Biochemical Journal ◽

10.1042/bj20031706 ◽

2004 ◽

Vol 378 (2) ◽

pp. 317-324 ◽

Cited By ~ 12

Author(s):

Mahua GHOSH ◽

Laura M. ELSBY ◽

Tapas K. MAL ◽

Jane M. GOODING ◽

Stefan G. E. ROBERTS ◽

...

Keyword(s):

Transcription Factor ◽

Rna Polymerase ◽

Rna Polymerase Ii ◽

Structural Changes ◽

Core Promoter ◽

Critical Role ◽

General Transcription Factor ◽

Structural Rigidity ◽

Zinc Ribbon

The general transcription factor, TFIIB, plays an important role in the assembly of the pre-initiation complex.

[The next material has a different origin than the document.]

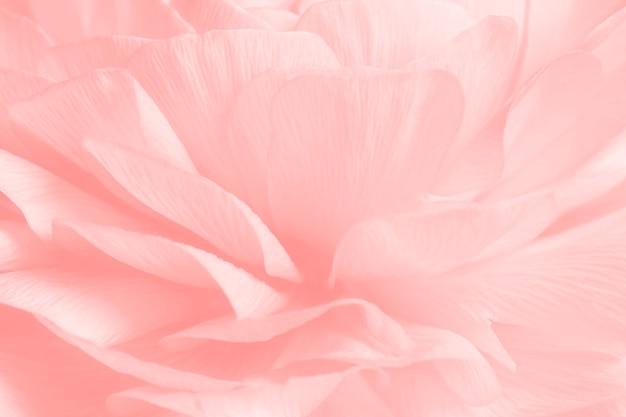 ピンクのラナンキュラスの花のマクロ撮影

The N-terminal domain (NTD) of TFIIB contains a zinc-ribbon motif, which is responsible for the recruitment of RNA polymerase II and TFIIF to the core promoter region. Although zinc-ribbon motif structures of eukaryotic and archaeal TFIIBs have been reported previously, the structural role of Zn2+ binding to TFIIB remains to be determined. In the present paper, we report NMR and biochemical studies of human TFIIB NTD, which characterize the structure and dynamics of the TFIIB Zn2+-binding domain in both Zn2+-bound and -free states. The NMR data show that, whereas the backbone fold of NTD is pre-formed in the apo state, Zn2+ binding reduces backbone mobility in the β-turn (Arg28–Gly30), induces enhanced structural rigidity of the charged-cluster domain in the central linker region of TFIIB and appends a positive surface charge within the Zn2+-binding site. V8 protease-sensitivity assays of full-length TFIIB support the Zn2+-dependent structural changes. These structural effects of Zn2+ binding on TFIIB may have a critical role in interactions with its binding partners, such as the Rpb1 subunit of RNA polymerase II.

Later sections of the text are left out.